» Tasks to carry out
• a. In the reviewer response, what role does the variable u play?
• b. Duplicate the reviewer response from "[3] Wang, Xinyi, et" up to and including "the community members.".
• c. Say whether each statement agrees with the reviewer response: (i) the authors' approach relies on hard interventions; (ii) assumptions i to iii come from nonlinear ICA; (iii) each latent variable zi corresponds to a specific exogenous factor ni. For each one, answer yes or no and quote the deciding words.

» Document passage
· · · · ·

Q2: Kronecker product definition is not clear, not the usual definition.

Response: We deviate from the conventional definition by employing the notation ${\bar \otimes}$ in place of the usual ${\otimes}$ (usually denote the Kronecker product) to denote the operator. Additionally, we explicitly elucidate that the operator, denoted as ${\bar \otimes}$, signifies the Kronecker product with all distinct entries.

Q3: Reviewer kugU, Q3: Unusual, and IMHO absurd, number of assumptions

Response: We respectfully disagree with this point. Many of the assumptions, encompassing i to iii, stem from the realm of nonlinear ICA. It is important to acknowledge that concerns related to objectivity and the existence of $\mathbf{L}$ pertain to assumptions ii and iii. Over recent years, nonlinear ICA has found applications in diverse real-world scenarios, such as domain adaptation [1] and image generation and translation [2], domain generalization [3]. Consequently, we assert that these three assumptions have been substantiated through practical applications.

The remaining assumptions, including model assumptions and assumption (iv), revolve around the changes of causal influences. These changes are firmly grounded in the prevalent occurrence of distribution shifts in real-world applications, as elucidated in the first paragraph, far from being speculative. In contrast to many prior works that necessitate hard interventions to model the potential changes above, our approach employs soft interventions, enabling the modeling of a broader spectrum of conceivable alterations.

[1] Kong, Lingjing, et al. "Partial Identifiability for Domain Adaptation." ICML 2022.

[2] Xie, Shaoan, et al. "Multi-domain image generation and translation with identifiability guarantees." ICLR 2022.

[3] Wang, Xinyi, et al. "Causal balancing for domain generalization." arXiv preprint arXiv:2206.05263 (2022)

Q4: all shades of exogenous/latent terms (z, u, n) are not being explored thoroughly from first principles.

Response: Again, I respectfully dissent from this point. Within the causal representation community, there is a widely accepted understanding that observed data is generated by latent causal variables z. It is also well-established that each latent variable zi corresponds to a specific exogenous factor ni in causal systems. Furthermore, we assert that the variable (u) serves as a surrogate, capturing changes within the system. These conceptualizations align with established conventions in the community, and we contend that they are readily embraced by the community members.

· · · · ·

» Data section
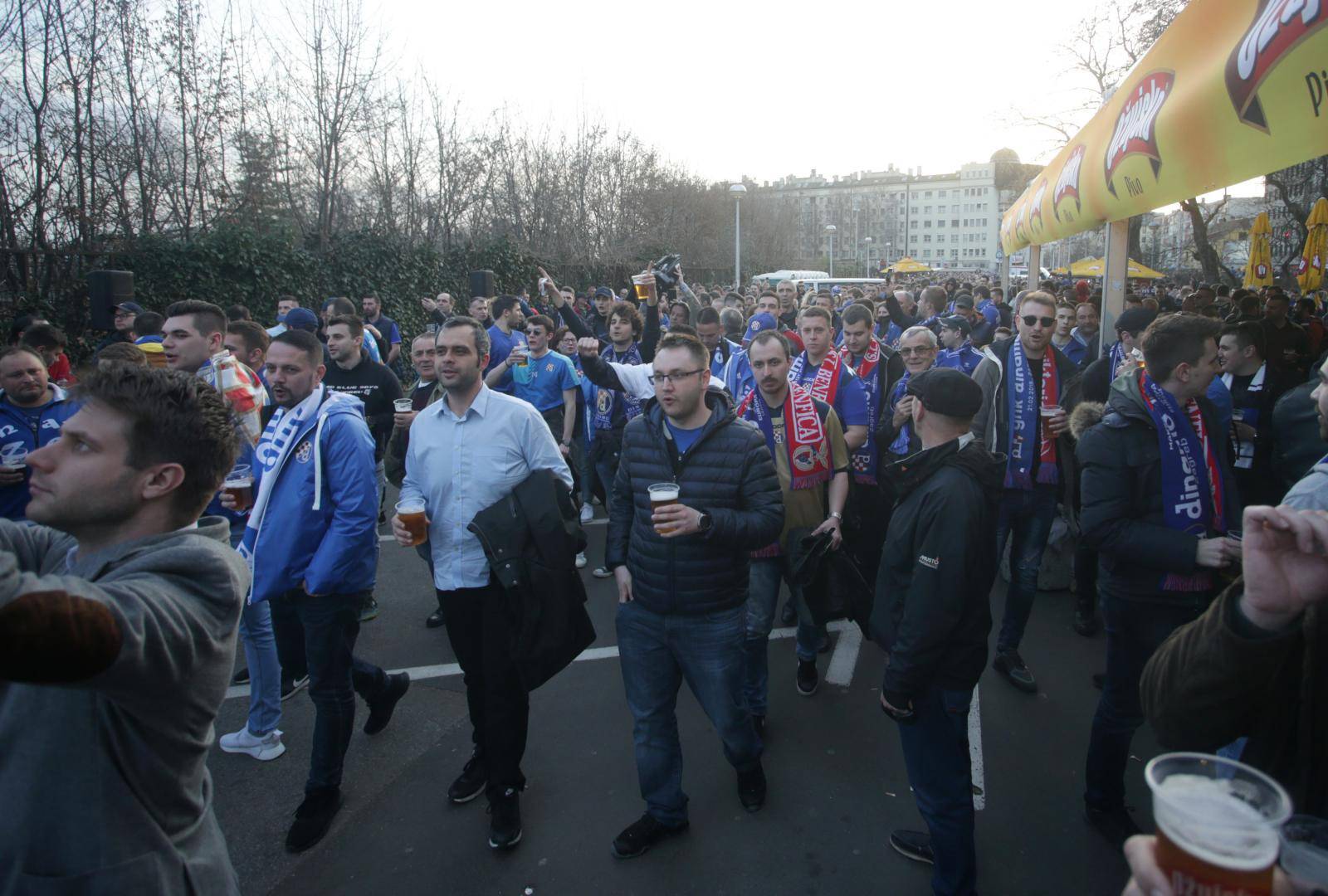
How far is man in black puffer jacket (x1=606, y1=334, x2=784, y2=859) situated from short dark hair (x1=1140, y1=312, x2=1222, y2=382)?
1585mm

· · · · ·

» Task-by-task outputs
• a. It serves as a surrogate that captures changes within the system.

• b.
[3] Wang, Xinyi, et al. "Causal balancing for domain generalization." arXiv preprint arXiv:2206.05263 (2022)

Q4: all shades of exogenous/latent terms (z, u, n) are not being explored thoroughly from first principles.

Response: Again, I respectfully dissent from this point. Within the causal representation community, there is a widely accepted understanding that observed data is generated by latent causal variables z. It is also well-established that each latent variable zi corresponds to a specific exogenous factor ni in causal systems. Furthermore, we assert that the variable (u) serves as a surrogate, capturing changes within the system. These conceptualizations align with established conventions in the community, and we contend that they are readily embraced by the community members.

• c.
(i) No: "our approach employs soft interventions"
(ii) Yes: "Many of the assumptions, encompassing i to iii, stem from the realm of nonlinear ICA."
(iii) Yes: "each latent variable zi corresponds to a specific exogenous factor ni in causal systems"